*** Block opens ***

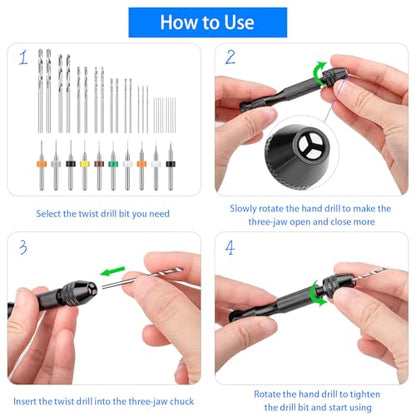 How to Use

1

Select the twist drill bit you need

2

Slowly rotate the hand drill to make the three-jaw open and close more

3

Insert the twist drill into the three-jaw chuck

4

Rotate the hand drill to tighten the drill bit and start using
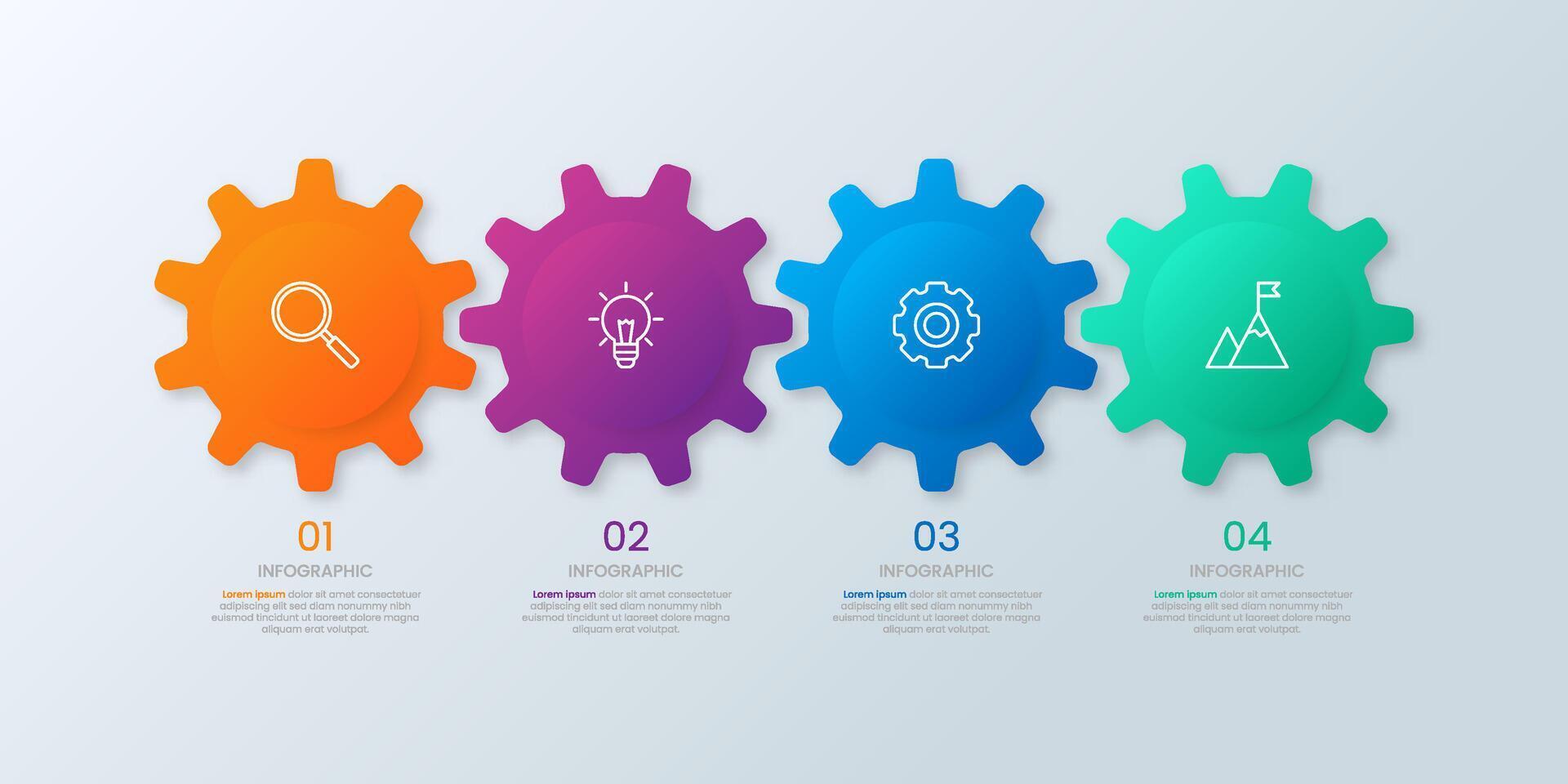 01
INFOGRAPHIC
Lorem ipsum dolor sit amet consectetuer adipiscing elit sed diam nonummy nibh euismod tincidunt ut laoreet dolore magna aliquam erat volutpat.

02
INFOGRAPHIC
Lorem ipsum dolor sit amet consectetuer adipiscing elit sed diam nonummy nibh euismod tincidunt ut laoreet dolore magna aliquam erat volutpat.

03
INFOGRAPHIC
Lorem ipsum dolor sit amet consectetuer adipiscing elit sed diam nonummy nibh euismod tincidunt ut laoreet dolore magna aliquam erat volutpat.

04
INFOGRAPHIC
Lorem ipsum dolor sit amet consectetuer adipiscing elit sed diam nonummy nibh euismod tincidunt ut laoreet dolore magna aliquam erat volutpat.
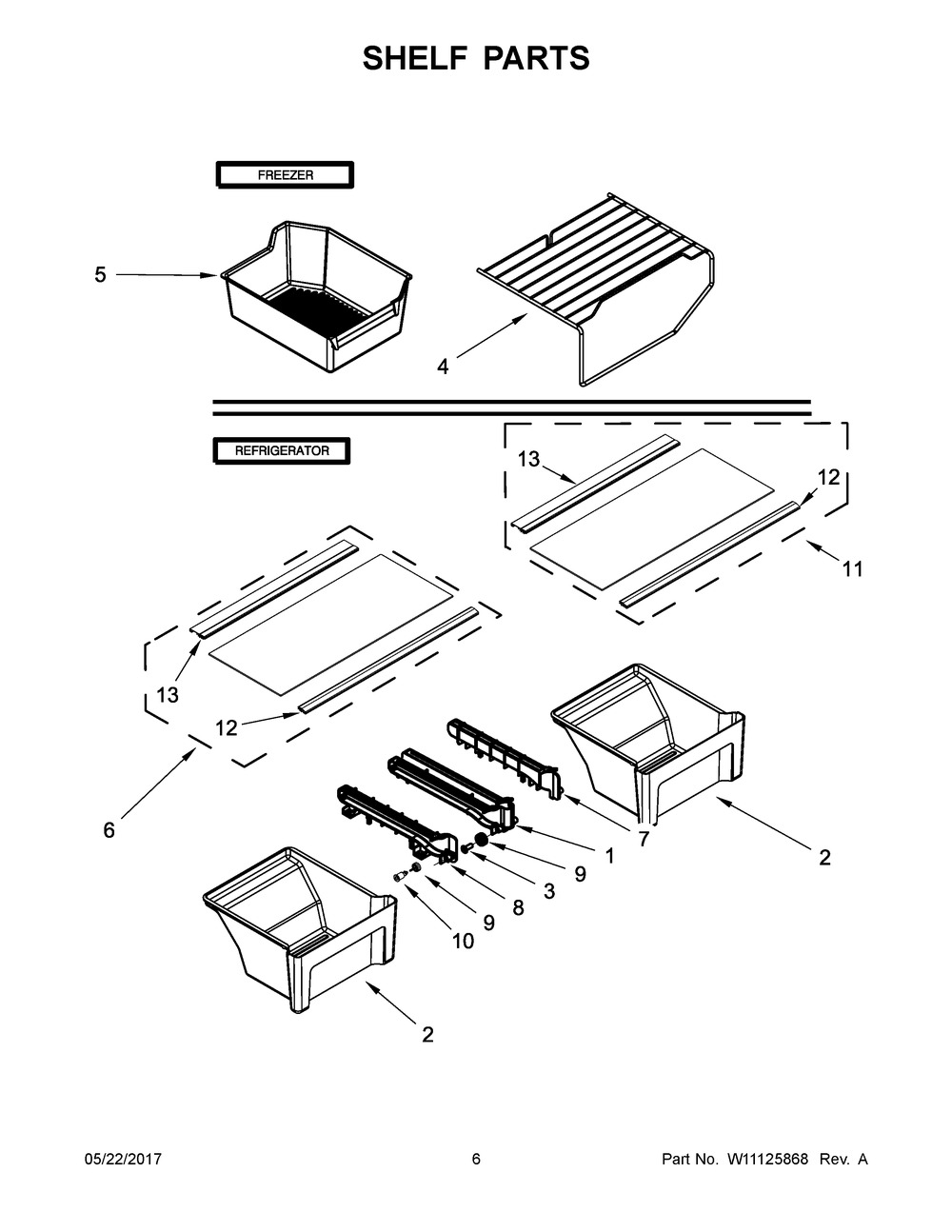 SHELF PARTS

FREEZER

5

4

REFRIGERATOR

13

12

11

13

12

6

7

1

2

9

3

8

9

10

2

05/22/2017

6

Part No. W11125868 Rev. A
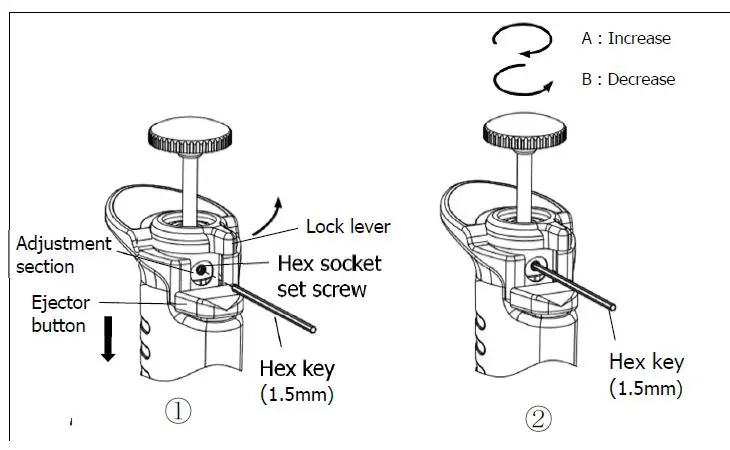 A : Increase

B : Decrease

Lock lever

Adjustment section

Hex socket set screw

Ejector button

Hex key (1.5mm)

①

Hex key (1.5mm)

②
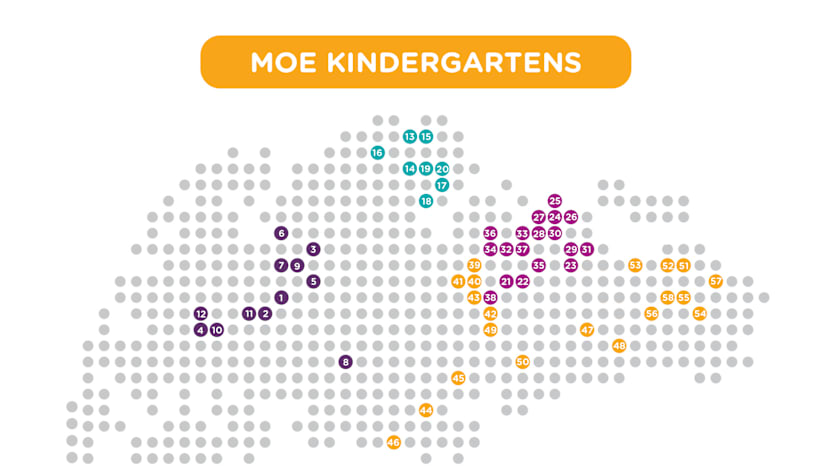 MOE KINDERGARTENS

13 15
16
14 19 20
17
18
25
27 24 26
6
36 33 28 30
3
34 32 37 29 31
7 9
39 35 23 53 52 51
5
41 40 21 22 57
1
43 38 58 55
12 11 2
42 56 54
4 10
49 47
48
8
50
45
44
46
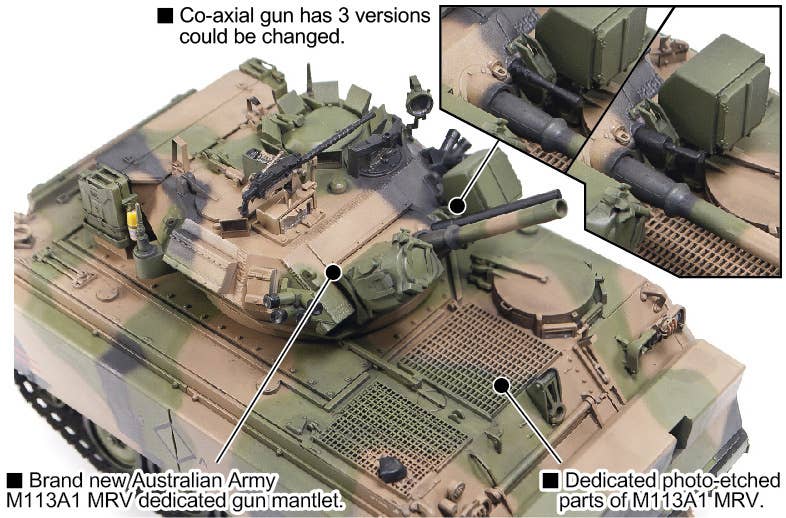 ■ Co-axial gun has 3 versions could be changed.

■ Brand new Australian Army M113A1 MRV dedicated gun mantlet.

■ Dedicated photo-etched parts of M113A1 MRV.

*** Block closes ***

_WHAT TO WORK ON_
Copy each line of the listing that carries the string "hand".

_WRITTEN RESPONSE_
Slowly rotate the hand drill to make the three-jaw open and close more
Rotate the hand drill to tighten the drill bit and start using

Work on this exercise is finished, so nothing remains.